When you visit www.doylecollection.com we collect information about your computer and assign you a ‘cookie’ (a small, unique identifier text file) which is sent by our website to your web browser and remains on your computer until deleted. You do not provide this information – it is collected automatically as a means of supporting your visit to our website. This cookie does not contain any information that can identify you. You can always choose to not receive a cookie file by enabling your Web browser to refuse cookies or prompt you before accepting a cookie. For more information on how to adjust your browser’s cookie settings, or to find out more information on specific cookies and how to disable them, please click here. Please note however that disabling cookies may restrict your use of The Doyle Collection website.

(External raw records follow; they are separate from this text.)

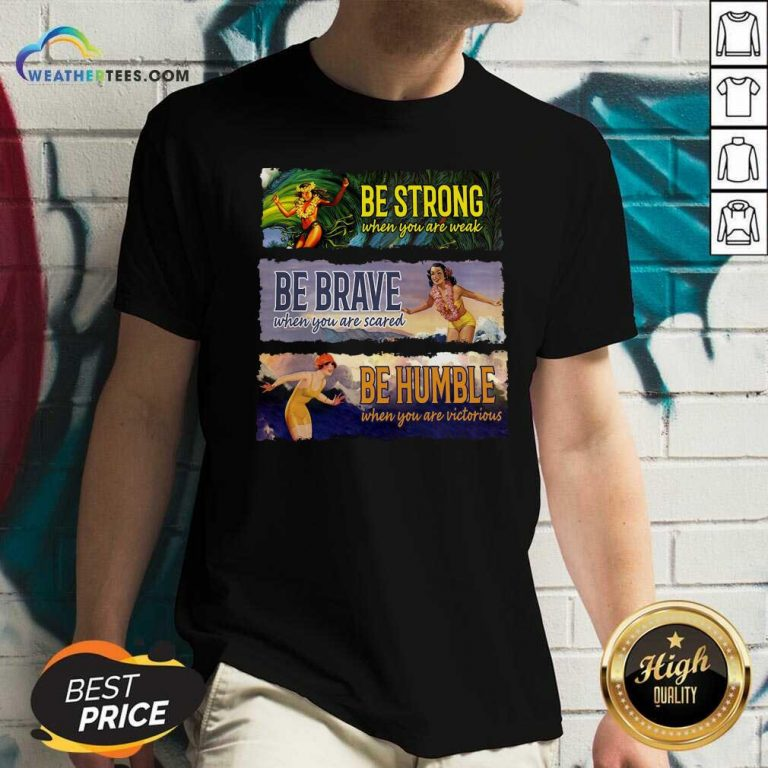 Surf Snowboard Be Strong When You Are Weak Be Brave Be Humble V-neck - Design By Weathertees.com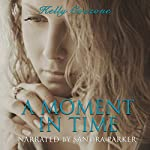 A Moment in Time: A Mother's Love | Kelly Cozzone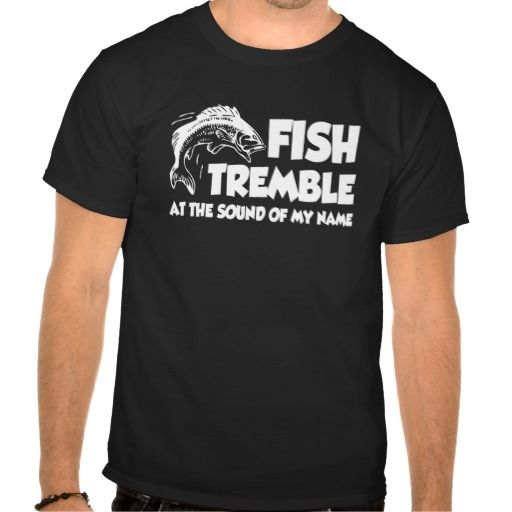 Fish Tremble At The Sound of My Name Fisherman TEE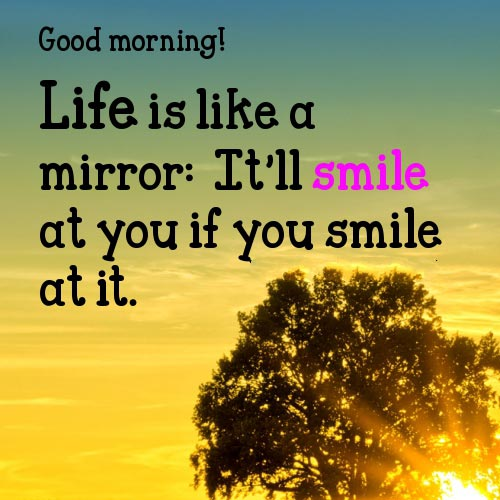 Good Morning Inspirational Quotes Life Is Like A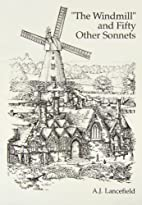 Windmill, The and Fifty Other Sonnets by…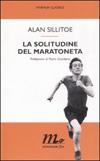 La solitudine del maratoneta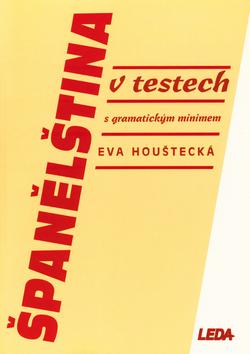 Španělština v testech s gramatickým minimem - Houštecká Eva - A5, brožovaná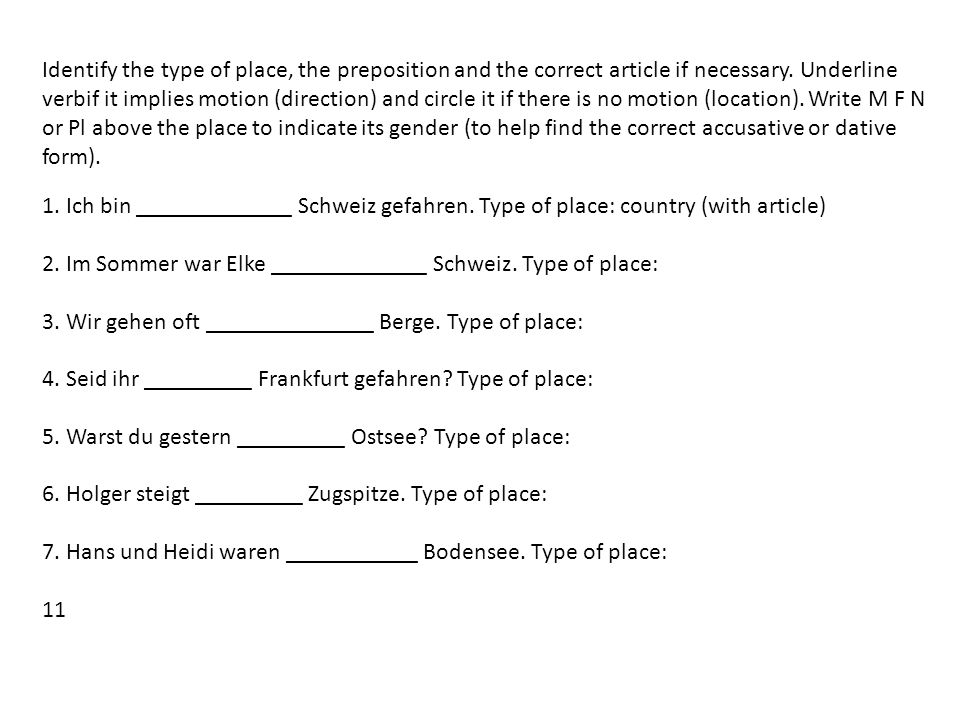 Identify the type of place, the preposition and the correct article if necessary.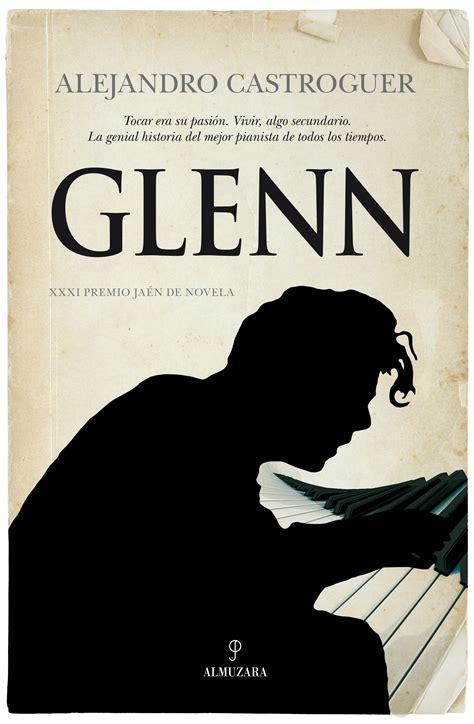libro glenn gould no azaroa 2015 noviembre a sus cincuenta a 241 os el pianista canadiense glenn gould afamado y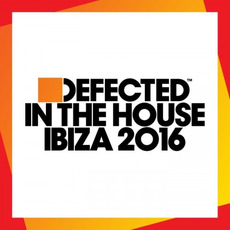 Defected In The House: Ibiza 2016 by Various Artists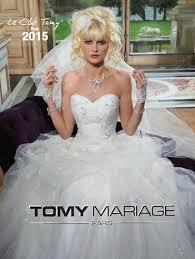 robe de mariage 2015 tomy mariage collection 2015 découvrez nos créations de robes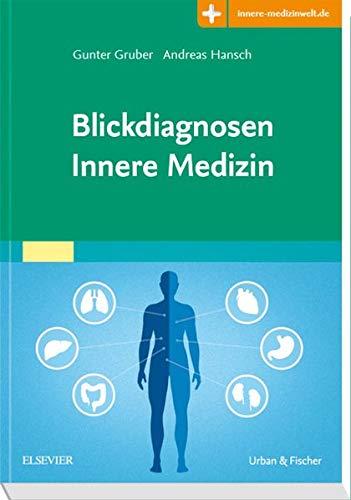 Blickdiagnosen Innere Medizin: Vom visuellen Leitsymptom zur Diagnose  Mit Zugang zur Medizinwelt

In addition, we create a unique Session ID for each visit to www.doylecollection.com.  Session ID cookies may be used by Doyle Collection to track a user’s preferences while navigating the website. Session ID cookies last for the duration of your visit to our website and are deleted at the end of your session.

Cookie

Name

Purpose

asj_anonymous_id
 asj_group_id
 asj_user_id
 skip_avail_call
 eZSESSID
 ServerID
 is_logged_in
 currency
 skip_aval_call

Sitewide Cookies

These cookies are essential for the functionality of the website to identify preferences of your session.

_ga
 _gat
 _gid
 _utma
 _utmb
 _utmc
 _utmt
 _utmz

Google Analytics

These cookies are essential for our site to anonymously track user behaviour so that we can better understand and improve upon current user experience.

_uetsid

Bing Ads

This cookie is used to measure the impact of Bing Advertising campaigns.

_vwo
 _vis_uuid
 _vis_opt_X

Visual Web Optimiser

These cookies are used to allow split testing of new functionality, design and content in order to continually test & improve the website’s user experience

_hjIncludedInSample

HotJar

These cookies are used to run heatmapping software that allows us to see where users click on the site, so that we can continually test & improve the website’s user experience

hc_session

HotelChamp

This cookie allows us to overlay relevant information on website pages, such as price comparisons with other distributors, promotional offers, and statistics about booking availability & usage

Disclosure to third parties

We may disclose your personal data to third parties who provide a service to us and to other companies within The Doyle Collection; or in the event that we sell any business or assets, in which case we may disclose your Data to the prospective buyer of such business or assets; or if we are under a duty to disclose or share your personal data in order to comply with any legal obligation, or to protect our rights, property, or safety of staff or customers.

Sharing Data

We will only pass your personal data to our business partners, to fulfil your requirements, improve our services or where we are required to do so by law. These include your company or travel agents involved in your booking, customer satisfaction surveys, loyalty scheme providers, email marketing provider use only by The Doyle Collection.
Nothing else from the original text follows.